• **Stored items**

——

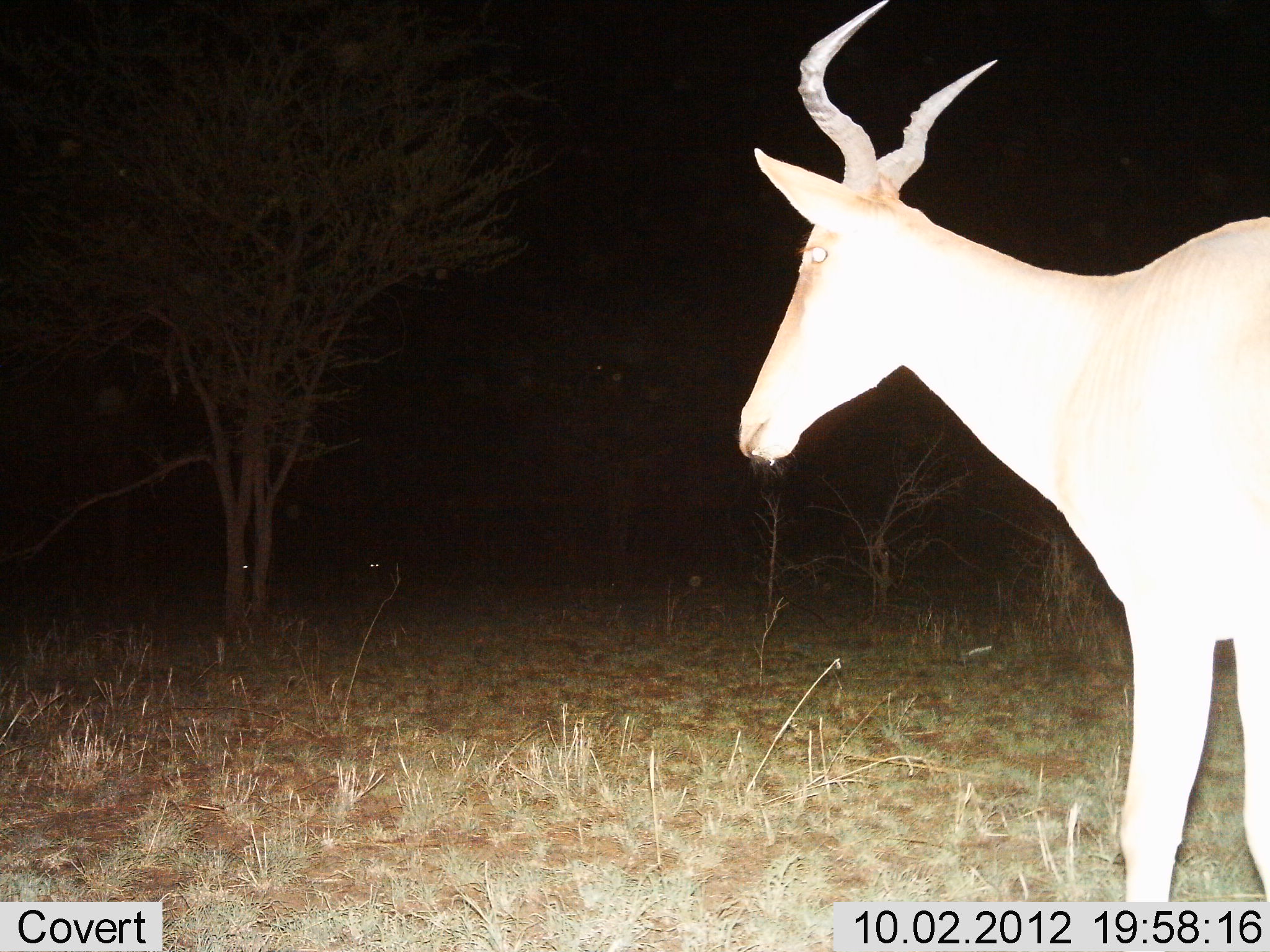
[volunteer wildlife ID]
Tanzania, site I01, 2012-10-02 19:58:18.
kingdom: Animalia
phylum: Chordata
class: Mammalia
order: Artiodactyla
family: Bovidae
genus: Alcelaphus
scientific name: Alcelaphus buselaphus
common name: hartebeest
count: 1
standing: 60%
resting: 0%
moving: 40%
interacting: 0%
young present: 0%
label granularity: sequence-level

——

• **About this task**
The records above are to be retyped exactly, with every picture left out.

• **Result below**
[volunteer wildlife ID]
Tanzania, site I01, 2012-10-02 19:58:18.
kingdom: Animalia
phylum: Chordata
class: Mammalia
order: Artiodactyla
family: Bovidae
genus: Alcelaphus
scientific name: Alcelaphus buselaphus
common name: hartebeest
count: 1
standing: 60%
resting: 0%
moving: 40%
interacting: 0%
young present: 0%
label granularity: sequence-level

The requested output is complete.